I caught up with my clients at MongoDB to discuss the recent MongoDB 2.6, along with some new statements of direction. The biggest takeaway is that the MongoDB product, along with the associated MMS (MongoDB Management Service), is growing up. Aspects include:
- An actual automation and management user interface, as opposed to the current management style, which is almost entirely via scripts (except for the monitoring UI).
- That’s scheduled for public beta in May, and general availability later this year.
- It will include some kind of integrated provisioning with VMware, OpenStack, et al.
- One goal is to let you apply database changes, software upgrades, etc. without taking the cluster down.
- A reasonable backup strategy.
- A snapshot copy is made of the database.
- A copy of the log is streamed somewhere.
- Periodically — the default seems to be 6 hours — the log is applied to create a new current snapshot.
- For point-in-time recovery, you take the last snapshot prior to the point, and roll forward to the desired point.
- A reasonable locking strategy!
- Document-level locking is all-but-promised for MongoDB 2.8.
- That means what it sounds like. (I mention this because sometimes an XML database winds up being one big document, which leads to confusing conversations about what’s going on.)
- Security. My eyes glaze over at the details, but several major buzzwords have been checked off.
- A general code rewrite to allow for (more) rapid addition of future features.

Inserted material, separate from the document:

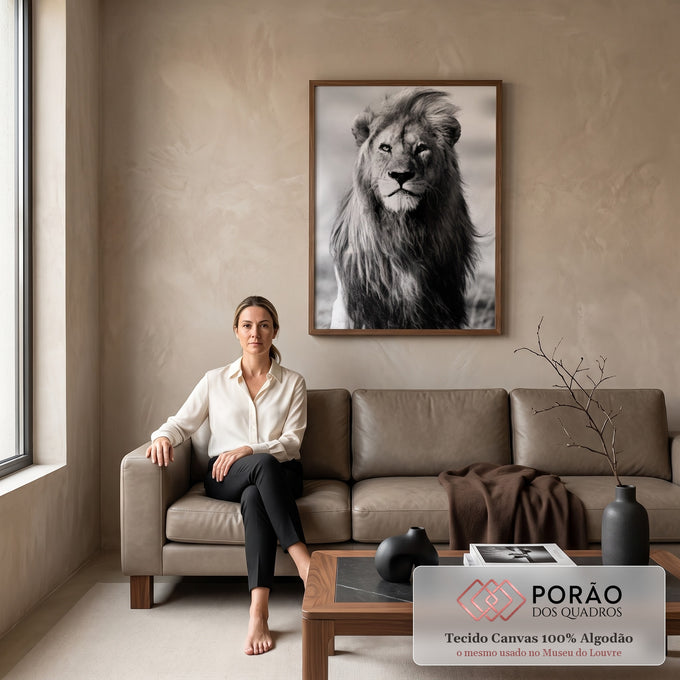 Quadro Decorativo: Rei da Selva em Preto e Branco em sala de estar moderna - quadros decorativos para sala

Of course, when a DBMS vendor rewrites its code, that’s a multi-year process. (I think of it at Oracle as spanning 6 years and 2 main-number releases.) With that caveat, the MongoDB rewrite story is something like:
- Updating has been reworked. Most of the benefits are coming later.

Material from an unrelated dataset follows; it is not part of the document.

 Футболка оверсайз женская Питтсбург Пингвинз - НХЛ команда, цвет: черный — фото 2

- Query optimization and execution have been reworked. Most of the benefits are coming later, except that …
- … you can now directly filter on multiple indexes in one query; previously you could only simulate doing that by pre-building a compound index.
- One of those future benefits is more index types, for example R-trees or inverted lists.
- Concurrency improvements are down the road.
- So are rewrites of the storage layer, including the introduction of compression.
Also, you can now straightforwardly transform data in a MongoDB database and write it into new datasets, something that evidently wasn’t easy to do before.
One thing that MongoDB is not doing is offer any ODBC/JDBC or other SQL interfaces. Rather, there’s some other API — I don’t know the details — whereby business intelligence tools or other systems can extract views, and a few BI vendors evidently are doing just that. In particular, MicroStrategy and QlikView were named, as well as a couple of open source usual-suspects.
As of 2.6, MongoDB seems to have a basic integrated text search capability — which however does not rise to the search functionality level that was in Oracle 7.3.2. In particular:
- 15 Western languages are supported with stopwords, tokenization, etc.
- Search predicates can be mixed into MongoDB queries.
- The search language isn’t very rich; for example, it lacks WHERE NEAR semantics.
- You can’t tweak the lexicon yourself.
And finally, some business and pricing notes:
- Two big aspects of the paid-versus-free version of MongoDB (the product line) are:
- Management tools.
- Well, actually, you can get the management tools for free, but only on a SaaS basis from MongoDB (the company).
- If you want them on premises or in your part of the cloud, you need to pay.
- If you want MongoDB (the company) to maintain your backups for you, you need to pay.
- Customer counts include:
- At least 1000 or so subscribers (counting by organization).
- Over 500 (additional?) customers for remote backup.
- 30 of the Fortune 100.
And finally, MongoDB did something many companies should, which is aggregate user success stories for which they may not be allowed to publish full details. Tidbits include:
- Over 100 organizations run clusters with more than 100 nodes. Some clusters exceed 1,000 nodes.
- Many clusters deliver hundreds of thousands of operations per second (combined read and write).
- MongoDB clusters routinely store hundreds of terabytes, and some store multiple petabytes of data. Over 150 clusters exceed 1 billion documents in size. Many manage more than 100 billion documents.